Fiscalização resgata 28 pessoas,
incluindo uma adolescente de 16 anos. Costureiros vítimas de tráfico de
pessoas viviam em condições degradantes e cumpriam jornadas exaustivas
Por Daniel Santini | Categoria(s): Reportagens
A parede é de tijolos aparentes, com reboco
improvisado e tábuas tapando as janelas. O piso é de cimento, coberto de
retalhos, linhas e sujeira. Há fios de eletricidades puxados de maneira
improvisada por todos os lados, alguns perigosamente próximos de pilhas
de tecido, e, em um canto da improvisada oficina de costura, uma caixa
d´água. Para ficarem mais próximos das máquinas, os lustres pendem do
teto amarrados por cordões em que é possível ler “Le Lis Blanc”, nome de
uma das grifes mais caras do país. Espalhadas nas mesas estão etiquetas
da marca, peças finalizadas e guias com orientações sobre tamanho e
corte. Em cômodos próximos, ficam os trabalhadores bolivianos, vivendo
em beliches em quartos apertados, alguns com divisórias improvisadas,
recebendo por produção e cumprindo jornadas exaustivas.

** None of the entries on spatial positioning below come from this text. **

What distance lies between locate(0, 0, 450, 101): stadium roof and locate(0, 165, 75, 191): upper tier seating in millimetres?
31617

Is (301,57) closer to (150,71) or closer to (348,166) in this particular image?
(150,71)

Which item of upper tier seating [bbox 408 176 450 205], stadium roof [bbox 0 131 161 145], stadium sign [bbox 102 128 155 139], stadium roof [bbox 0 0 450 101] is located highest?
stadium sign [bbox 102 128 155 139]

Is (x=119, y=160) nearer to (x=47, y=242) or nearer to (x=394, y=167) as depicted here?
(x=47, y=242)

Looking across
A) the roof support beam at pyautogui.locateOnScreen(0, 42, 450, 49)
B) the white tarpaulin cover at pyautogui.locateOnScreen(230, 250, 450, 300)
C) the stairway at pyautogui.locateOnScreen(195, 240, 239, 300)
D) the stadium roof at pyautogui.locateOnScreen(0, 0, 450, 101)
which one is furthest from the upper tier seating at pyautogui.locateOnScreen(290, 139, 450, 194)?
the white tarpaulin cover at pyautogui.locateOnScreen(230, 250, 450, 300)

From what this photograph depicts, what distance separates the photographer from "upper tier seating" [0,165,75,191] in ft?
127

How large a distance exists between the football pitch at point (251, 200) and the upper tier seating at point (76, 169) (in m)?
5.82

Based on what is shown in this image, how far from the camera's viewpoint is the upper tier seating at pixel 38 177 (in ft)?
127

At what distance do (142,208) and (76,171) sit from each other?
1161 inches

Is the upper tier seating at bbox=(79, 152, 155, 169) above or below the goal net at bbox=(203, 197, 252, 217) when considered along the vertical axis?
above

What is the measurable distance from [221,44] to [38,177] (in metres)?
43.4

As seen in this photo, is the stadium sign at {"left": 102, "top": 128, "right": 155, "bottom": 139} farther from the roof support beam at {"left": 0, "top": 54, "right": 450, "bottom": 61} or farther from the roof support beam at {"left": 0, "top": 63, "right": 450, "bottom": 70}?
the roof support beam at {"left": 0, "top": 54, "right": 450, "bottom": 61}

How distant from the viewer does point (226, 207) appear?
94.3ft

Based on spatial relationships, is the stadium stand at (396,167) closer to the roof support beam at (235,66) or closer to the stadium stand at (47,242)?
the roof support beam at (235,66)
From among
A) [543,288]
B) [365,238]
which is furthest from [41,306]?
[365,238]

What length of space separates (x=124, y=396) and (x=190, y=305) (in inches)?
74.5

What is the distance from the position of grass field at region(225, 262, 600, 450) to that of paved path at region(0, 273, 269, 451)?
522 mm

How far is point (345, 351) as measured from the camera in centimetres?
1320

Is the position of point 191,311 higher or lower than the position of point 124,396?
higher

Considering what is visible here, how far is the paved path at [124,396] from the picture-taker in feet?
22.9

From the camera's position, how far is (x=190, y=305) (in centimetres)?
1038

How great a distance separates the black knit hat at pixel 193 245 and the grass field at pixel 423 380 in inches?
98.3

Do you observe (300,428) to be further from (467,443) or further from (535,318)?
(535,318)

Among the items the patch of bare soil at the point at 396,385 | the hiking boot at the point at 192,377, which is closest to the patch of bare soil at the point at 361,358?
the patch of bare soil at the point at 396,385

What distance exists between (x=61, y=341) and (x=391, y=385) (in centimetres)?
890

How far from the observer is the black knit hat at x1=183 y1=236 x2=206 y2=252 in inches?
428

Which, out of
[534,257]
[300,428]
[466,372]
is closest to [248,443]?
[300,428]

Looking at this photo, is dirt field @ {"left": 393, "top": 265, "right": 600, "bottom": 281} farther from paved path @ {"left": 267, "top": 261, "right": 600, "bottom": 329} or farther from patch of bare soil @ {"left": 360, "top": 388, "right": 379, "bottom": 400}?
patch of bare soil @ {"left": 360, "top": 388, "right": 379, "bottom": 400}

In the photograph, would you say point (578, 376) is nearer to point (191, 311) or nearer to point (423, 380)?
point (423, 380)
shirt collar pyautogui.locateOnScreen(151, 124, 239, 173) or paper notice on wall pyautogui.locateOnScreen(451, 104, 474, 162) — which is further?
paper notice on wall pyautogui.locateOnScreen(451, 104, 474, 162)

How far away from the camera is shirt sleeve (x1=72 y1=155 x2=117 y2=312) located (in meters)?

A descrição é de uma das três oficinas em que costureiros que
produziam peças da marca Le Lis Blanc foram resgatados durante
fiscalização realizada em junho, acompanhada pela Repórter Brasil,
em São Paulo. Com algumas variações, o cenário de degradação humana foi
o mesmo encontrado em outras duas unidades de produção de peças da
marca. Todas as três oficinas com problemas eram “quarteirizadas”. Duas
empresas intermediárias encomendavam as peças e as repassavam para a
grife de luxo. Mesmo assim, de acordo com o auditor fiscal Luís
Alexandre Faria, que participou da ação, não há dúvidas sobre a culpa
da Restoque S.A, empresa dona da marca Le Lis Blanc, em relação às
condições em que os trabalhadores foram resgatados. Ele ressalta que não
só foi caracterizada terceirização da atividade fim, o que por si só já
configuraria a responsabilidade do grupo, como também nesse caso ficou
evidente a ligação direta da empresa com a organização da linha de
produção.
Segundo ele, toda cadeia produtiva estava baseada em encomendas da Le
Lis Blanc. Ele estima que 90% das encomendas das intermediárias eram da
grife e que 100% da produção das oficinas era de peças da marca. Quando
a fiscalização foi feita, as oficinas estavam paradas, devido a um
cancelamento repentino de encomendas. “Isso só agravou a situação, pois
tirou a única possibilidade de subsistência dos trabalhadores que
costuravam para a empresa”, explica o auditor. “O principal problema que
encontramos foi o fato de trabalhadores morarem e viverem no mesmo
local”, completa. Ao todo, 28 pessoas foram libertadas, incluindo uma
adolescente de 16 anos. Também foi caracterizado tráfico de pessoas para fins de exploração de trabalho em condição análoga à de escravo, conforme previsto no Protocolo
Adicional à Convenção das Nações Unidas contra o Crime
Organizado Transnacional Relativo à Prevenção, Repressão e Punição do
Tráfico de Pessoas, e na Instrução Normativa n. 91 da Secretaria de Inspeção do Trabalho do Ministério do Trabalho e Emprego.
Além de submetidos a
condições degradantes e jornada exaustiva, muitos dos resgatados
estavam presos a dívidas, o que também configura escravidão
contemporânea. Todos resgatados são bolivianos.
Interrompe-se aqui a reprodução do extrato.